## TO BE DONE
Locate every line below that contains the word "Name", treating uppercase and lowercase as different, and copy each of those lines.

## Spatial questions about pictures
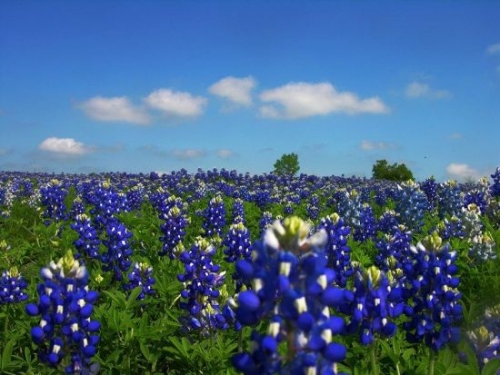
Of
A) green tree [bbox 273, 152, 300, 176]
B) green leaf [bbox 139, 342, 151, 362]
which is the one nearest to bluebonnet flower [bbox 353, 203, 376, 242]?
green leaf [bbox 139, 342, 151, 362]

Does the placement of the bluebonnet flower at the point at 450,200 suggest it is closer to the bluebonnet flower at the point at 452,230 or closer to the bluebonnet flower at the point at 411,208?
the bluebonnet flower at the point at 411,208

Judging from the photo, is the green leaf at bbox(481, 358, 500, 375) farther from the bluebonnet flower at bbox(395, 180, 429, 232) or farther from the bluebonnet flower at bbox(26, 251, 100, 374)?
the bluebonnet flower at bbox(395, 180, 429, 232)

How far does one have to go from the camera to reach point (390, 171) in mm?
41781

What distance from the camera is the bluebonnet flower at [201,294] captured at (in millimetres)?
4496

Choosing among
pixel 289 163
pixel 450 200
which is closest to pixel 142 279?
pixel 450 200

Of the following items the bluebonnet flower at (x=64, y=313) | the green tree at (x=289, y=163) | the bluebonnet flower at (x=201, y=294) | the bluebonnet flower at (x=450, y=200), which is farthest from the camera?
the green tree at (x=289, y=163)

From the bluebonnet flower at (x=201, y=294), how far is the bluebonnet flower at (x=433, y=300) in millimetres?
1418

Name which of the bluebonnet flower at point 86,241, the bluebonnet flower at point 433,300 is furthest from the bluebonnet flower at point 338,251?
the bluebonnet flower at point 86,241

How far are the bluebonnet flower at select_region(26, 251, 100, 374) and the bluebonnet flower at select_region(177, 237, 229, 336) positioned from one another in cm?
116

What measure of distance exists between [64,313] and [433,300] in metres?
2.22

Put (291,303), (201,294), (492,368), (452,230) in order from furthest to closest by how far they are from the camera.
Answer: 1. (452,230)
2. (201,294)
3. (492,368)
4. (291,303)

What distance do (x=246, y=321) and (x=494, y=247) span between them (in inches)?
223

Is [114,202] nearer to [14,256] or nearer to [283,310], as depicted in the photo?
[14,256]

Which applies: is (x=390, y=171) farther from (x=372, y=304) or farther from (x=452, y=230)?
(x=372, y=304)
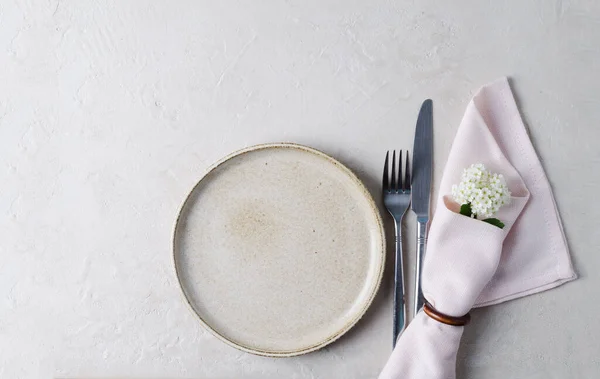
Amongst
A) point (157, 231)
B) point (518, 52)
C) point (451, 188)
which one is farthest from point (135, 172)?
point (518, 52)

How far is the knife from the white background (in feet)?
0.07

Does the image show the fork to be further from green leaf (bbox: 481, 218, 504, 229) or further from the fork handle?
green leaf (bbox: 481, 218, 504, 229)

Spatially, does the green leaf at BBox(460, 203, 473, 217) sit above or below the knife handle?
above


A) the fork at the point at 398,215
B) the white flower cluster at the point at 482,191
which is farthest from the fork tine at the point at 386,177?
the white flower cluster at the point at 482,191

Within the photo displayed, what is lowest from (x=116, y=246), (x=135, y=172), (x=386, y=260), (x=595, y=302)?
(x=595, y=302)

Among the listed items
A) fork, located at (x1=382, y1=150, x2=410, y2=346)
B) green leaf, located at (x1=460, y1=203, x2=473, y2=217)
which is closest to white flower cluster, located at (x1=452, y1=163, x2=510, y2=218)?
green leaf, located at (x1=460, y1=203, x2=473, y2=217)

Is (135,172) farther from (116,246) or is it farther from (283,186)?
→ (283,186)

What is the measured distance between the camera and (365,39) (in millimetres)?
1110

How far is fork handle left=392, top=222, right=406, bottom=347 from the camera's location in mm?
1092

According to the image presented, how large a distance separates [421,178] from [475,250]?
0.49 feet

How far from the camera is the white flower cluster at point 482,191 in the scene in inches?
38.9

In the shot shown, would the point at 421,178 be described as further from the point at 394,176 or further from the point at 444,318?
the point at 444,318

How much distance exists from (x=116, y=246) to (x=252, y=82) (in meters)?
0.38

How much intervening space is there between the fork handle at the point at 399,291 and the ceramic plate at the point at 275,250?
4 centimetres
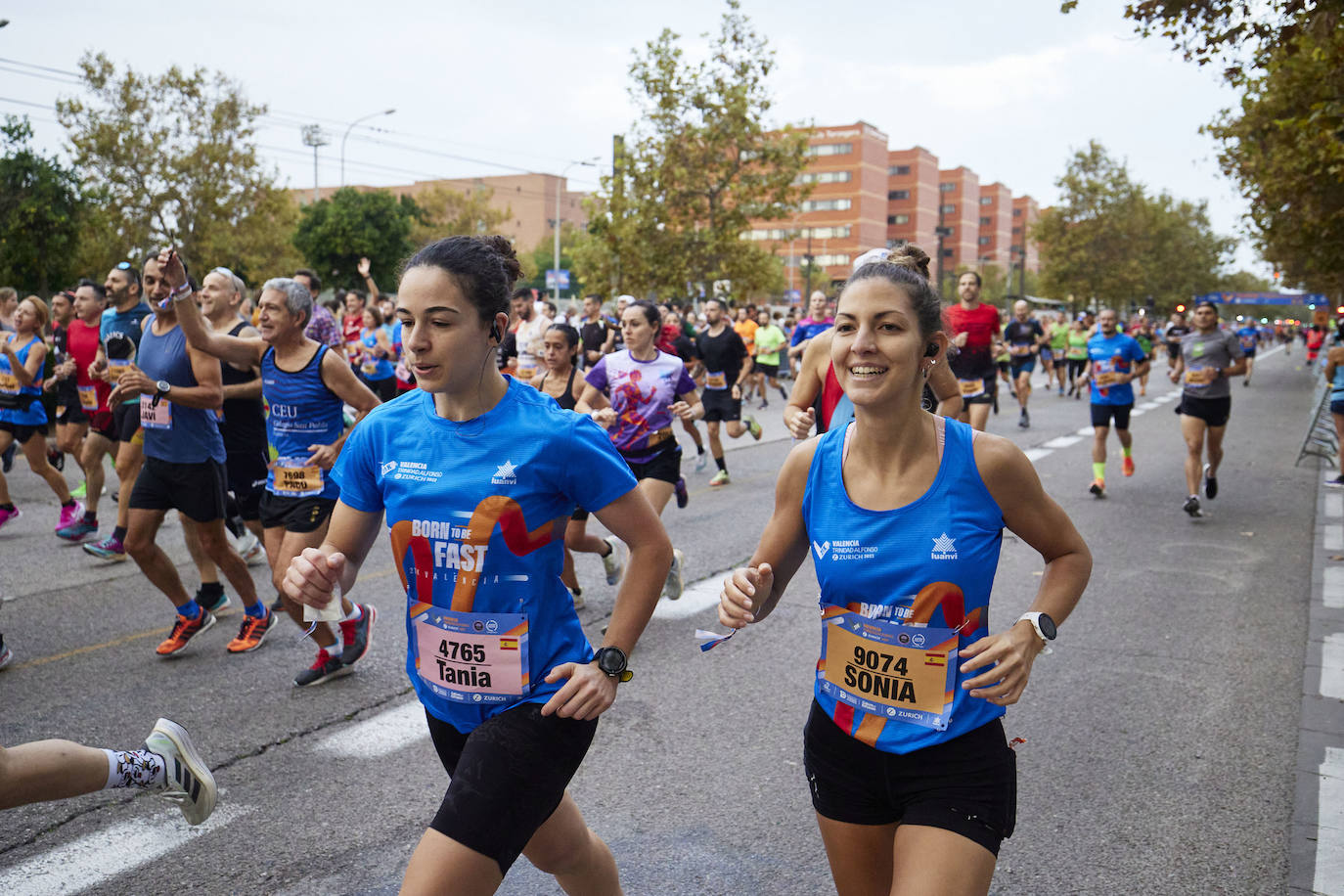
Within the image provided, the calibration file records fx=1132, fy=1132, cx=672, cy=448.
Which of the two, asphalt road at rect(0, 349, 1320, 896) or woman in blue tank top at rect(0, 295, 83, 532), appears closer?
asphalt road at rect(0, 349, 1320, 896)

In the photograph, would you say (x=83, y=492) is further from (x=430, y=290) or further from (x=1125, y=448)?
(x=1125, y=448)

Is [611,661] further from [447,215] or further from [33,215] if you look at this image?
[447,215]

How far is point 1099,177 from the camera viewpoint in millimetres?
59062

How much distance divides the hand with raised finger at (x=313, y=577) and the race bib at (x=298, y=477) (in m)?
3.35

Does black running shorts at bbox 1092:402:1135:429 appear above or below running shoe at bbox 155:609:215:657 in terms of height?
above

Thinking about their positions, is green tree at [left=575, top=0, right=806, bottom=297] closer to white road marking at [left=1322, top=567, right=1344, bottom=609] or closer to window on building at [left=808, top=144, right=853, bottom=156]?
white road marking at [left=1322, top=567, right=1344, bottom=609]

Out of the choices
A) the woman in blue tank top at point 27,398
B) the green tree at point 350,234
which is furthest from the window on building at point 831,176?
the woman in blue tank top at point 27,398

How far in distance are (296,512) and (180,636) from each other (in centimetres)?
104

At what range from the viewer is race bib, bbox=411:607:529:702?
251cm

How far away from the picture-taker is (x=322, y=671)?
5574 mm

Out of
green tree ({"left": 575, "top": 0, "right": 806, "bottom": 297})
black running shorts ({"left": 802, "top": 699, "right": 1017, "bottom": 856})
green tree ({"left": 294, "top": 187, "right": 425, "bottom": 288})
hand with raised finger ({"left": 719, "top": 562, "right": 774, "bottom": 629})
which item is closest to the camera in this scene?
black running shorts ({"left": 802, "top": 699, "right": 1017, "bottom": 856})

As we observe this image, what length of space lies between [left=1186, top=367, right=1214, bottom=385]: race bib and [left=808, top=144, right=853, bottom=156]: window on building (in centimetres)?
10128

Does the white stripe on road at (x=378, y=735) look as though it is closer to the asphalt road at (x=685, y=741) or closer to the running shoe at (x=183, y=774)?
the asphalt road at (x=685, y=741)

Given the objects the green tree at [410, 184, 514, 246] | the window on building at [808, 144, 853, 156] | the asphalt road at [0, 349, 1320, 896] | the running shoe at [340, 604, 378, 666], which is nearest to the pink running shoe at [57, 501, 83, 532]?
the asphalt road at [0, 349, 1320, 896]
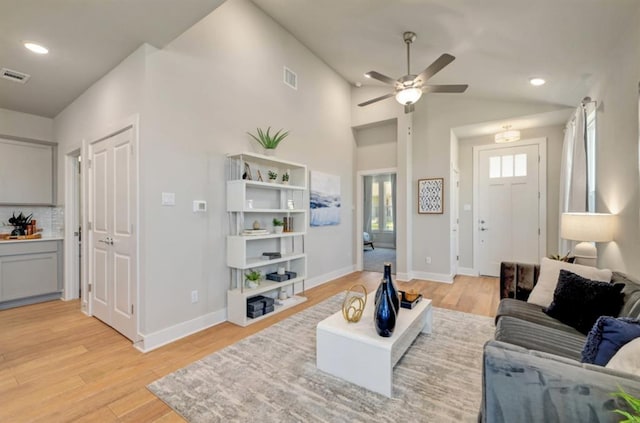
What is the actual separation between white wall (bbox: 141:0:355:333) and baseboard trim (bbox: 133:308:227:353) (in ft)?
0.16

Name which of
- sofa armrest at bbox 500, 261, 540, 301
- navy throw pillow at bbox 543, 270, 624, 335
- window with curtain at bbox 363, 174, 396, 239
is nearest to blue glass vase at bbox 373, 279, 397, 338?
navy throw pillow at bbox 543, 270, 624, 335

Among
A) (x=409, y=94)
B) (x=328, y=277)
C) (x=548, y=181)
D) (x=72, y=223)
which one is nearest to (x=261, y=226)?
(x=328, y=277)

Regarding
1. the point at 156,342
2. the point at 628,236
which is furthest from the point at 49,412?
the point at 628,236

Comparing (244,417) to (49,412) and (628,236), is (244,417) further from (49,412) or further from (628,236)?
(628,236)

## OUTPUT FOR THIS TASK
Name which of the bluebonnet flower at point 86,241, the bluebonnet flower at point 433,300 is furthest from the bluebonnet flower at point 338,251?
Name which of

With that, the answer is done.